To do. Everything in the data should be repeated exactly, save for the images.

Raw data.
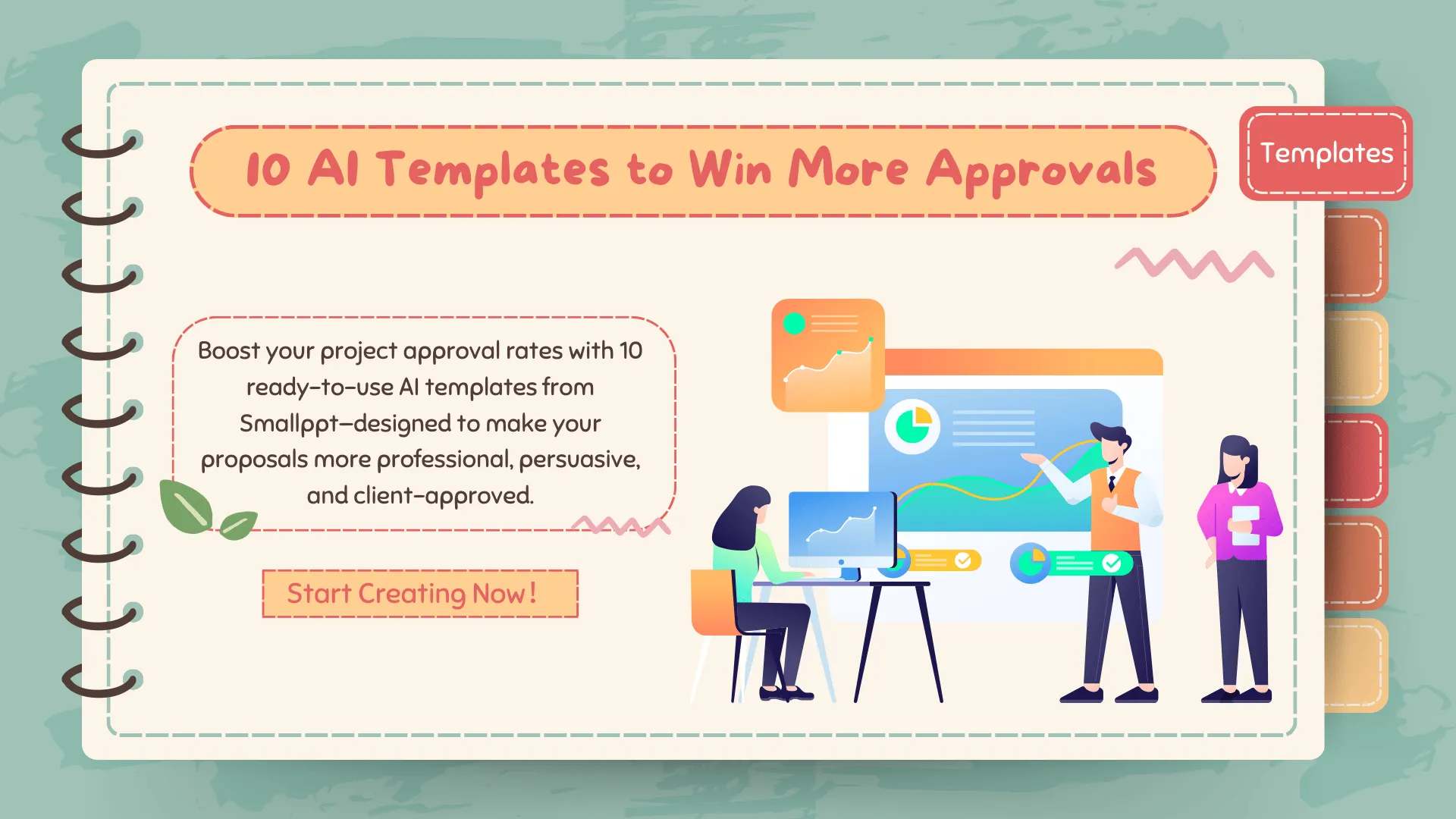 10 AI Templates to Win More Approvals

Templates

Boost your project approval rates with 10 ready-to-use AI templates from Smallppt—designed to make your proposals more professional, persuasive, and client-approved.

Start Creating Now!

Response to this task.
 10 AI Templates to Win More Approvals

Templates

Boost your project approval rates with 10 ready-to-use AI templates from Smallppt—designed to make your proposals more professional, persuasive, and client-approved.

Start Creating Now!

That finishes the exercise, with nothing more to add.